Frédérick, Thierry Clair-Victor, Éditions de Soledade, 8 euros + 3 euros de port (uniquement par correspondance ).
Une tradition bien ancrée dans le roman français du XIXème siècle consiste à intituler l'œuvre par le prénom du protagoniste: voyez Delphine (Madame de Staël, 1802) ou Marthe ( Huysmans, 1876 ) par exemple... Le roman d'apprentissage en est friand. Il déploie, en général, un arrière-plan politique qui trame le décor et les préoccupations des personnages. Ainsi Delphine renvoie à la Révolution. Tout comme Nanon ( George Sand, 1872 – laquelle récidive avec régularité depuis Valentine, 1832; Lélia, 1833; Jacques, 1834; André, 1835; Simon, 1836... ). Il semble que la période romantique ait été une période faste. Sans doute une étude systématique de cette particularité produirait-elle une réflexion féconde sur cette tendance...
La longue nouvelle de Thierry Clair-Victor répond aux trois caractérisants évoqués ci-dessus: c'est un texte d'apprentissage, son héros éponyme s'appelle Frédérick et ses préoccupations sont à la fois amoureuses, littéraires et politiques. L'action est à Paris, avant les années Mitterrand.
L'amour est l'avers de la médaille anarchisante dont se pare ce curieux héros en quête d'une identité qui se révélera dans la mort: « J'ai commencé à vivre le jour où j'ai compris que j'allais mourir », notera Frédérick en entête de son journal. » Tel est l'incipit. L'amour se décline entre figures féminines ( Coriandre, cousine de Virginie, Virginie et « les amours de complaisances » - I., D. ou Sophie ), la tentation homo ( Coriandre lui permet de vaincre « sa peur vis-à-vis de l'homosexualité » ) et le narcissisme ( il envoie à Virginie un texte d'H. F. Thiefaine qui se clôt par « Je n'ai jamais aimé que moi » ). L'amitié passe par Louis ( son tuteur car Frédérick est orphelin depuis l'âge de cinq ans ), R.C. ( un poète sans ambition par rapport à ses poèmes ), Nil qui le fascine et envisage le suicide, D. ( « il était doux... » ). L'amour au goût de bourgeoisie, c'est la mort de l'amour. Cette classe abhorrée « se vautre trop dans l'abject et le faux pour pouvoir garder une certaine pureté. » De plus, elle déteste l'amour, « génitrice ou mal baiseuse. » Pour Frédérick, « L'amour, la plénitude des jours. ».
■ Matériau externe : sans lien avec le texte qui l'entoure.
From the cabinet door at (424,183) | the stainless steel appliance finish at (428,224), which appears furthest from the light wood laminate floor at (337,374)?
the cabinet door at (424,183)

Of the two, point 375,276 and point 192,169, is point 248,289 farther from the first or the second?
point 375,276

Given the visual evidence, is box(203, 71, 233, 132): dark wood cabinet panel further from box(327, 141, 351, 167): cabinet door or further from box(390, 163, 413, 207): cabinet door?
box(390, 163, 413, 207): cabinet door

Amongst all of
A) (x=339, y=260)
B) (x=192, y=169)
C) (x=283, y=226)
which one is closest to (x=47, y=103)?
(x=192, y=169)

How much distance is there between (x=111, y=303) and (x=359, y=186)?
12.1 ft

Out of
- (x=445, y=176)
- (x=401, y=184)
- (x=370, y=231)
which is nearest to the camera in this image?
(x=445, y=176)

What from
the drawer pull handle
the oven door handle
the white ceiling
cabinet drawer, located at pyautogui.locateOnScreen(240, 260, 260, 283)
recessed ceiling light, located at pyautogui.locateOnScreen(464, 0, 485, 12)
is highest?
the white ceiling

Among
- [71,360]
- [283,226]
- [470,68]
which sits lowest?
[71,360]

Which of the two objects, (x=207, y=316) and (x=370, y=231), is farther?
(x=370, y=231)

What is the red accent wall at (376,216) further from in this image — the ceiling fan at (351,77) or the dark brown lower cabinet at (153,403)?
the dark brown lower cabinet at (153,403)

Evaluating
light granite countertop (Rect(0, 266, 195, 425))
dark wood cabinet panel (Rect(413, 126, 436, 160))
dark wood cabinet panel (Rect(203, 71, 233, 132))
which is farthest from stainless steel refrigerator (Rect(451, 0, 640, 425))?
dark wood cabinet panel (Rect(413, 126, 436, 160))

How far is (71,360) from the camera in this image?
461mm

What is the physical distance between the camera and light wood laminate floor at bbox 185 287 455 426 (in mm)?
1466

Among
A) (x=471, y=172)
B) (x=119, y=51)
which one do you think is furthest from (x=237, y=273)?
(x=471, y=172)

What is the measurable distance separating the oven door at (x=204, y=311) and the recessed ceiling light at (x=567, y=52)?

La littérature, l'art et la philosophie surfilent le texte. La référence au code culturel crée le lien affectif ou le dissout. Le Théâtre, pour Frédérick, c'est Don Juan de Montherlant et Caligula de Camus ( mort faisant le trottoir et absurde! ). Le cinéma, c'est Fellini ( Satyricon ) et Bunuel. L'art, ce sont les cours de dessin, les expos ( Picasso ) et les cartes postales ( Van Gogh, Vlamink ), Monet aussi. La littérature est un remède « Quand Frédérick seul s'ennuyait il retournait aux livres. » On s'échange des conseils de lecture. Les mêmes écrivains reviennent. Sartre, Aragon, Baudelaire et les poètes romantiques: Nerval, Lautréamont... Nietzsche est la référence philosophique majeure. Zarathoustra est un « surlivre » pour Coriandre. La musique? Uniquement Chopin.
La politique, c'est l'extrémisme. Terrorisme et Bande à Baader. On le traite de fasciste quand il veut prendre les armes mais il n'en a pas le courage. Il a peur de l'engagement: « En décidant de tuer, il se disait qu'il répondrait au nom des libertés spoliées. » Pour Frédérick, « Accepter l'état c'est accepter la loi. » Autrement dit, la mort. Il considère que « Les pays de l'Est, avec leurs structures moins industrialisées, auraient plus de chance de réussir un véritable changement politique. » Il hait la morale chrétienne: « En Amérique du sud, la torture sous le regard de l'église. ».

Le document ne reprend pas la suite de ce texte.